• Attività da svolgere:
a - Nel testo sull'odio verso il diverso, qual è il primo fattore di cui tenere conto?
b - Elenca le tendenze che il testo sull'odio verso il diverso attribuisce a chi si trova con persone del proprio gruppo e a chi si trova con soggetti che non vi appartengono.
c - Prosegui il testo sull'odio verso il diverso a partire dall'ultima frase riportata.

• Pagina:
+++

Odiare il diverso
Odiare ciò che è diverso rappresenta, purtroppo, un sentimento abbastanza comune che ha alla sua base fattori diversi.
Perché è importante conoscere questi fattori? Perché il conoscerli, portando alla comprensione del fenomeno, fornisce utili strumenti per porre rimedio.
Il primo fattore di cui tenere conto è la paura.
Il diverso ci fa paura.
Ognuno di noi si identifica in un gruppo sociale di appartenenza: quando ci ritroviamo con persone che fanno parte del nostro stesso gruppo tendiamo a minimizzare la differenze, che pure esistono, ed a porre l’accento su ciò che ci rende simili. Per lo stesso meccanismo, quando ci troviamo con soggetti che non appartengono al nostro gruppo tendiamo invece a porre l’accento sulle differenze e a non vedere, o minimizzare, ciò che ci rende simili. Entra qui in campo anche il concetto di identità etnica, concetto questo caldeggiato da alcuni antropologi, che vede i gruppi etnici come un qualcosa di fisso e permeato da una identità culturale, ma in genere l’identità etnica si costruisce sulla base di un gruppo sociale che si differenzia da un altro gruppo sociale. Come abbiamo visto prima per il “gruppo” in generale anche il sentirsi parte di un certo gruppo etnico porta come conseguenza il massimizzare le similitudini con gli appartenenti al proprio gruppo (etnico in questo caso) e minimizzare al contempo le differenze. In altre parole quando si odia un gruppo sociale, od una etnia, il gruppo di cui non facciamo parte viene visto come un tutto omogeneo in modo da poter effettuare una generalizzazione partendo dal comportamento negativo di un singolo membro del gruppo, comportamento che viene poi generalizzato a tutto il gruppo (Fischer e al. ,2018).

+++

• Estratto dei dati:
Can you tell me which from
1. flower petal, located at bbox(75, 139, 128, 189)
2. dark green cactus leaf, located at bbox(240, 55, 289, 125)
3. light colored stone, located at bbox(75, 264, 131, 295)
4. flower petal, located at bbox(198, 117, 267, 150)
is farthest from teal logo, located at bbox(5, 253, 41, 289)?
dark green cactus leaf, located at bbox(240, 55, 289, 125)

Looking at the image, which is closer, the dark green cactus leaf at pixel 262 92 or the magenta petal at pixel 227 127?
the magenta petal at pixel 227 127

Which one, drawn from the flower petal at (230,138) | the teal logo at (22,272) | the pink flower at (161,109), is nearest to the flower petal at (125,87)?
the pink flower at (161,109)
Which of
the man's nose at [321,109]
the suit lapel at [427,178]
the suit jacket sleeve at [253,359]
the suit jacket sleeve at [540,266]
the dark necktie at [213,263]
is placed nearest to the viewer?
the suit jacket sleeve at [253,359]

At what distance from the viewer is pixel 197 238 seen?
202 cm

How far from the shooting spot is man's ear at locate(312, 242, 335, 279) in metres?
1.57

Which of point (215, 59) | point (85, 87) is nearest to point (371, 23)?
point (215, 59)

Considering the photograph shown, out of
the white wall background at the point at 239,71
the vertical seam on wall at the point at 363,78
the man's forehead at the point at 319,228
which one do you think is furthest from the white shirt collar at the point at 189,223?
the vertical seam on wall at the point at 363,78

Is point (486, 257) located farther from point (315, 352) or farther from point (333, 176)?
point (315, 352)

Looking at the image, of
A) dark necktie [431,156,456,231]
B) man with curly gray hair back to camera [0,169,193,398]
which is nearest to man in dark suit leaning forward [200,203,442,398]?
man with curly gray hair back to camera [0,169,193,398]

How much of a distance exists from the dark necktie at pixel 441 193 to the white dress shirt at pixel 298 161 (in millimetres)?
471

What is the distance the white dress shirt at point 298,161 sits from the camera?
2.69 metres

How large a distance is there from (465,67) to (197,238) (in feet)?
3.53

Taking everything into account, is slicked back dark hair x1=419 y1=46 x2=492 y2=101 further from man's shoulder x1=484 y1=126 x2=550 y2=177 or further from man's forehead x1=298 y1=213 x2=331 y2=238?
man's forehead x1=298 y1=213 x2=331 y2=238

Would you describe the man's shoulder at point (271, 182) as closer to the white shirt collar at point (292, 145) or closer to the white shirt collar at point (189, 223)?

+++

• Le risposte:
a - La paura.

b -
Con persone del proprio gruppo:
- minimizzare le differenze
- porre l'accento su ciò che ci rende simili

Con soggetti che non appartengono al proprio gruppo:
- porre l'accento sulle differenze
- non vedere, o minimizzare, ciò che ci rende simili

c -
Il sentirsi parte di un gruppo, sociale od etnico che sia, porta, come sua diretta conseguenza, la necessità di difendere il gruppo stesso e si porta dietro delle emozioni fondamentali cioè la paura, l’ostilità ma anche la gioia, il tutto difeso dai pregiudizi verso coloro che non fanno parte del nostro gruppo, pregiudizi che sono atti a giustificare, oltre che a mantenere, la struttura all’interno del nostro gruppo di appartenenza (Brewer,2007).
Come afferma Freud “È sempre possibile riunire un numero anche rilevante di uomini che si amino l’un l’altro fin tanto che ne restino altri per le manifestazioni di aggressività” (Freud, Il disagio della civiltà, 1929)
Ricordiamo infatti che risulta molto più facile provare odio verso un intero gruppo che verso una singola persona anche perché se si odia un gruppo si può dare sfogo a pregiudizi e generalizzazioni e non si è bloccati dall’empatia che in genere si tende a provare verso una persona singola.
Inoltre odiare l’altro, il diverso, colui che non fa parte del nostro gruppo appare essere anche un’adattamento evolutivo che ha permesso ai nostri lontani antenati di competere con altri gruppi per le risorse in generale e per il cibo in particolare
Ma non finisce qui.
Nell’altro, spesso odiamo quelle caratteristiche che sono presenti in noi stessi ma che temiamo e soffochiamo. Per essere accettati nel nostro gruppo di appartenenza siamo costretti a a rigettare ciò che di negativo o semplicemente moralmente biasimevole abbiamo in noi. Non solo, odiare una certa categoria, provare disprezzo per chi non appartiene al nostro gruppo, ci permette di trovare una facile capro espiatorio e di non focalizzarci sulla nostra propria inadeguatezza.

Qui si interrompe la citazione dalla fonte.